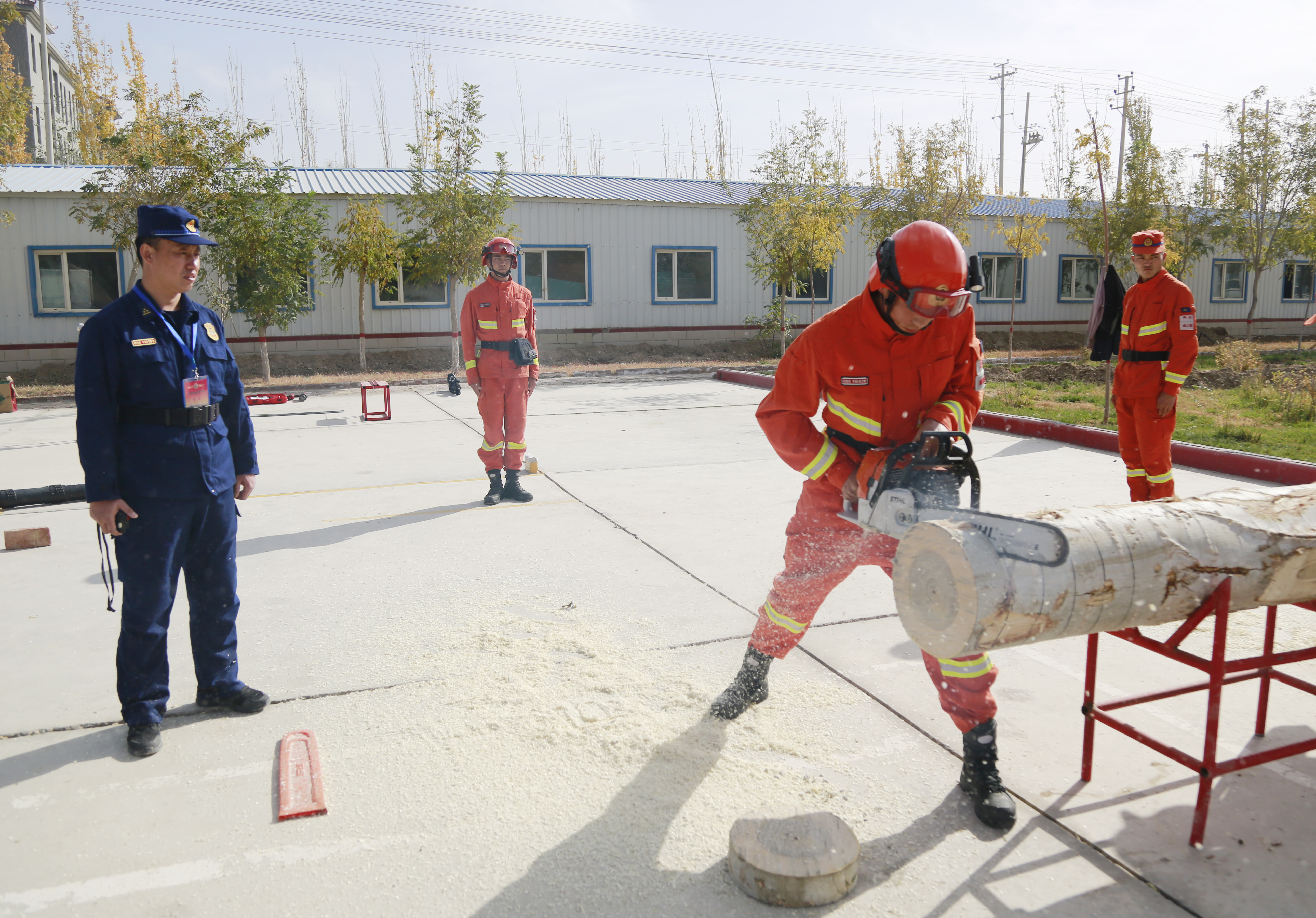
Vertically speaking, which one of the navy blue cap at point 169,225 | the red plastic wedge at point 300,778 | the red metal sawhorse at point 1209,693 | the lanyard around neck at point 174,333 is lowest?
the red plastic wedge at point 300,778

---

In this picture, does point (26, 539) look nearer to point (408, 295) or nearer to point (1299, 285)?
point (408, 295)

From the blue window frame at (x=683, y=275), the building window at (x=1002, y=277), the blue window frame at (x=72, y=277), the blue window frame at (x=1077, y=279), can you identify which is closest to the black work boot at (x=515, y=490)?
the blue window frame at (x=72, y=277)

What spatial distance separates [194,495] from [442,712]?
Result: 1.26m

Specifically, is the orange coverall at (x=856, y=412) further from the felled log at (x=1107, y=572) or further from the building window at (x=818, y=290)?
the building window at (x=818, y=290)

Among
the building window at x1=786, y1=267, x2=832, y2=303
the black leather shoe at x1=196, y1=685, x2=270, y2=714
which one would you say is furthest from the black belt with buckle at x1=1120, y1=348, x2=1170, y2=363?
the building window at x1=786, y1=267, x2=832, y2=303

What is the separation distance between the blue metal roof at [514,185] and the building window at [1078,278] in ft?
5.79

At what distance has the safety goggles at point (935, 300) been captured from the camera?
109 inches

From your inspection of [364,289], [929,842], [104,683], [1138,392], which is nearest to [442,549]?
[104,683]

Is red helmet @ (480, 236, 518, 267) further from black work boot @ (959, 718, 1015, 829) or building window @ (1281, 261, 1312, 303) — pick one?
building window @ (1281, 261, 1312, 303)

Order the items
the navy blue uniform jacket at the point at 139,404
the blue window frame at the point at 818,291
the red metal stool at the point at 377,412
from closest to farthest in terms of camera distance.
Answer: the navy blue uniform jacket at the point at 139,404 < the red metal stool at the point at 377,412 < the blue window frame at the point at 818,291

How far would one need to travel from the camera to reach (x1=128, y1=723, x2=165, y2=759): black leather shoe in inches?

> Aim
Lay out the items above as a Markdown table with the columns Row and Line, taking only the stretch that opens with the line containing "At what distance" and closes with the line containing "How far would", both included. Number each row, and leave out blank lines.

> Output of the task
| Row | Line |
|---|---|
| 1 | At what distance has the safety goggles at point (935, 300) been captured from the camera? |
| 2 | 109 inches |
| 3 | From your inspection of [364,289], [929,842], [104,683], [1138,392], which is nearest to [442,549]? |
| 4 | [104,683] |
| 5 | Is red helmet @ (480, 236, 518, 267) further from black work boot @ (959, 718, 1015, 829) or building window @ (1281, 261, 1312, 303) — pick one? |
| 6 | building window @ (1281, 261, 1312, 303) |
| 7 | Order the items |
| 8 | the navy blue uniform jacket at the point at 139,404 |
| 9 | the blue window frame at the point at 818,291 |
| 10 | the red metal stool at the point at 377,412 |
| 11 | from closest to farthest in terms of camera distance. |
| 12 | Answer: the navy blue uniform jacket at the point at 139,404 < the red metal stool at the point at 377,412 < the blue window frame at the point at 818,291 |
| 13 | How far would one need to travel from the camera to reach (x1=128, y1=723, x2=165, y2=759): black leather shoe in inches? |